Llevo 30 años trabajando con niños con problemas del lenguaje y la comunicación,
y tengo que reconocer que en alguna ocasión he querido “tirar la toalla”,
también es cierto que muy pocas.
Llegué a Etiopía rodeada de mi familia,
llevaba años queriendo acompañar a mi hija en esta experiencia,
inolvidable por cierto,
en la que cada uno desempeñaba una función dentro de sus posibilidades y sus conocimientos,
eso si, nadie nunca se quedaba sin hacer nada, en todo momento teníamos nuevas cosas que aprender o que hacer.
Yo como pedagoga y logopeda iba con la función de transmitir mis conocimientos a cuatro PROFESIONALES que llevan el aula de educación especial, y si lo pongo en mayúsculas es porque lejos de transmitir mis conocimientos a ellas, fueron ellas las que me transmitieron unos valores imprescindibles para ejercer de lo nuestro, me transmitieron, sobre todo, paciencia infinita.

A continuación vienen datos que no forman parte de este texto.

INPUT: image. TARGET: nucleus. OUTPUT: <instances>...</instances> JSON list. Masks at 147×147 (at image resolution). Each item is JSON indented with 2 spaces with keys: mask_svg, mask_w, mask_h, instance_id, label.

Los niños y niñas que hay en ese aula de educación especial son sólo reconocidos por estos profesionales,
son niños que en esta región de Etiopia están condenados a una marginación extrema, menores que son considerados un “castigo divino”,
una vergüenza y sin embargo, son ellas,
esas cuatro Maestras las que están ahí dándolo todo,
enfrentándose a una sociedad que no cree en la evolución de esas niñas y niños.
Fue entonces cuando me di cuenta que no había que educar en método o en conocimiento, si no en Esperanza…
porque cuando estás solo en una sociedad como esa,
que tiene a este colectivo al margen de la misma,
lo que hace falta es esperanza y ganas ,
ganas de luchar por este colectivo tan desfavorecido,
de creer en ellos, atreverse a pensar que siempre puedes conseguir algo aumentando su independencia y su autonomía,
facilitándoles una comunicación basada en la palabra, en el gesto , en la imagen pero sobre todo en el amor,
eso fue lo que aprendí.
El primer día que entre en el aula, pensé: cuantas carencias materiales, quise organizarlo todo, limpiarlo todo…ellas mientras ,miraban y sonreían mientras una de ellas acariciaba la cabeza de Abebe (un niño autista, incomprendido y “maltratado” por la sociedad), consiguiendo así en él una inmensa sonrisa y su bienestar, evitando que rompiese cosas, se alterase o pegase al resto de sus compañeros y compañeras.
Más tarde vi como Sohaye (otra de estas maestras) se llevaba a este mismo niño a su casa, y lo hace siempre, durante la semana para evitarle así pasar por las complicaciones que implica en su caso “la vuelta a casa”. Y yo me pregunto…
Me volví convencida que tenía mucho que aprender, que me habían enseñado mucho y dispuesta a cambiar ciertas cosas de mi metodología de trabajo. Volví feliz y satisfecha por mil motivos, entre otros, porque creo que fui capaz de transmitir, desde el punto de vista profesional, esperanza y perspectiva de futuro a las cuatro maestras y, desde ese momento, amigas.